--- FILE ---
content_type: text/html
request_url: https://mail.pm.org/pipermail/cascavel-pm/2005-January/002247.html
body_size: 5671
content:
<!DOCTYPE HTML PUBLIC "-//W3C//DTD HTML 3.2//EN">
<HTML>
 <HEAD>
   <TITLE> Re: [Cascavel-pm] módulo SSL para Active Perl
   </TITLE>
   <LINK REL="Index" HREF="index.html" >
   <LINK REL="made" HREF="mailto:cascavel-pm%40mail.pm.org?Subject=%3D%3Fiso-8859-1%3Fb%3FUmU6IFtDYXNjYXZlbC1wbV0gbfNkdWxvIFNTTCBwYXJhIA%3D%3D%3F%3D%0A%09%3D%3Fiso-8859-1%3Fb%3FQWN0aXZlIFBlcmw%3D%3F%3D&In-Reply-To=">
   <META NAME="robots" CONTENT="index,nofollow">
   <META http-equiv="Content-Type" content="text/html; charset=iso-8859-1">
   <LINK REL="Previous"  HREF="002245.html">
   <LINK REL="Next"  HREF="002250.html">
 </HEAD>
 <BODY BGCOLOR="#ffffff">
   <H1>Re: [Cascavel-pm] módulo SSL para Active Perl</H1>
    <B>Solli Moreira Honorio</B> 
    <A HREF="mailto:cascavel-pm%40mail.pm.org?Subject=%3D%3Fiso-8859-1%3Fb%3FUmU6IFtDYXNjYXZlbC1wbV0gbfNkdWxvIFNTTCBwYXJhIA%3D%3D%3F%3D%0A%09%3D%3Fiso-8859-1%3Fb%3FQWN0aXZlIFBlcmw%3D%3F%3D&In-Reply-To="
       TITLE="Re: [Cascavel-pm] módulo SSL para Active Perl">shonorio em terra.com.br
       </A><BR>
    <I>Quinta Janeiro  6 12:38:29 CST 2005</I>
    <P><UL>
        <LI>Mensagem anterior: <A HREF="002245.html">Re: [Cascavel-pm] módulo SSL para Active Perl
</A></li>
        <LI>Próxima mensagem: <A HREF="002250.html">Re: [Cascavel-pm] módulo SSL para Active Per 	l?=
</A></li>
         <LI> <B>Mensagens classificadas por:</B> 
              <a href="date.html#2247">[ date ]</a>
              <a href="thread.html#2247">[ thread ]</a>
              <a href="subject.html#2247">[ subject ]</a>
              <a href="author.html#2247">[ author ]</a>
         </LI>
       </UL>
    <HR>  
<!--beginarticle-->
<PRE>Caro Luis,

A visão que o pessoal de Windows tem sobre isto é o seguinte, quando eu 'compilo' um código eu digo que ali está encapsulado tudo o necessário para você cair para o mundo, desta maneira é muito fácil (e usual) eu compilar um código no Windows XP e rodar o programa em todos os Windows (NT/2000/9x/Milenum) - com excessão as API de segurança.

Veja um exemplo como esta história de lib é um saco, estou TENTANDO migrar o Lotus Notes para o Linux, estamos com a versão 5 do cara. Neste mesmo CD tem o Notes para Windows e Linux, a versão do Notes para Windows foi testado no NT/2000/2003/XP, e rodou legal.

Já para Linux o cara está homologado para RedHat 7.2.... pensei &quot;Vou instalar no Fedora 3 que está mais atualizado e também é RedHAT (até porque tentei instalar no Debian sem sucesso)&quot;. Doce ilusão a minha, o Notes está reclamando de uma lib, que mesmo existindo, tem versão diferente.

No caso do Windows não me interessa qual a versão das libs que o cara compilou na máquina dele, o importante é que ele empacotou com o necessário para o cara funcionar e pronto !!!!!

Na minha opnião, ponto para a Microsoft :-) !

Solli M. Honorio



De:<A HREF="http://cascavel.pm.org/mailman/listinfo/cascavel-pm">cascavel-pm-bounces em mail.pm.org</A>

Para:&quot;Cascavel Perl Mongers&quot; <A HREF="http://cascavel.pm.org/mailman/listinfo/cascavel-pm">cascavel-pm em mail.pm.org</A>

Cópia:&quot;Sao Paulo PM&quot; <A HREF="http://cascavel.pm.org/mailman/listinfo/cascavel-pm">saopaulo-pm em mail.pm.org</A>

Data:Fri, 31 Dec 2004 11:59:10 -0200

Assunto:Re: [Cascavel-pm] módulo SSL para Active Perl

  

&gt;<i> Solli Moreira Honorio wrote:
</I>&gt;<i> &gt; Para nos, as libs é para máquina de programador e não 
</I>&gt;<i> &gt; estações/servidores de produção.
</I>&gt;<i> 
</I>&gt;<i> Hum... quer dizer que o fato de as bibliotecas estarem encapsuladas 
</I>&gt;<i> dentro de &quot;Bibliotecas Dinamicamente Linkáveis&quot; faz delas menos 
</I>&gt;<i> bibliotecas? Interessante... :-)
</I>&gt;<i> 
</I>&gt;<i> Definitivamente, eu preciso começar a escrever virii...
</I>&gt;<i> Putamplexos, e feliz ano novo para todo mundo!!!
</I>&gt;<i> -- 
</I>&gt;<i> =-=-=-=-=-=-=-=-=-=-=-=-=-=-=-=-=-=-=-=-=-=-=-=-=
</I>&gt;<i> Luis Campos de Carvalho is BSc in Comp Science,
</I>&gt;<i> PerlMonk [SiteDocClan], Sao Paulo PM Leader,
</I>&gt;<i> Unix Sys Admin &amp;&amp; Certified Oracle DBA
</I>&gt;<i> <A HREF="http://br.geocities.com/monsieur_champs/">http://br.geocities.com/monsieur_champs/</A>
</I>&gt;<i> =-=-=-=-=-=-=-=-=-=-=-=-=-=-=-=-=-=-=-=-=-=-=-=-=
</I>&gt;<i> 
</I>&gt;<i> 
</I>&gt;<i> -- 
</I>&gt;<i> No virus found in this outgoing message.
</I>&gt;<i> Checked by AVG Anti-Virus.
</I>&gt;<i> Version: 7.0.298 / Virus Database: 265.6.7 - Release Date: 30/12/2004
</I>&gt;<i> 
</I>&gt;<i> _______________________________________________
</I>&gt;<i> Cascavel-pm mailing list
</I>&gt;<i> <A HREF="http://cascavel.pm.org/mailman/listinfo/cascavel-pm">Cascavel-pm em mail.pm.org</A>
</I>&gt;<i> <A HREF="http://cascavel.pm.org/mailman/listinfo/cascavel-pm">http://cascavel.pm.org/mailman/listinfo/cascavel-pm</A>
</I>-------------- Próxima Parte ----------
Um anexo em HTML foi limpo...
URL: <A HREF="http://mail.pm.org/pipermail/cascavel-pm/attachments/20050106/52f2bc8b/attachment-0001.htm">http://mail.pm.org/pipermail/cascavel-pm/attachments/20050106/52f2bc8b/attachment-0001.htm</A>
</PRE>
::::::::::
_WHAT IS EXPECTED:_
Filter the records down to the lines containing the word "minha", and copy those.

_ANSWER:_
Já para Linux o cara está homologado para RedHat 7.2.... pensei &quot;Vou instalar no Fedora 3 que está mais atualizado e também é RedHAT (até porque tentei instalar no Debian sem sucesso)&quot;. Doce ilusão a minha, o Notes está reclamando de uma lib, que mesmo existindo, tem versão diferente.
Na minha opnião, ponto para a Microsoft :-) !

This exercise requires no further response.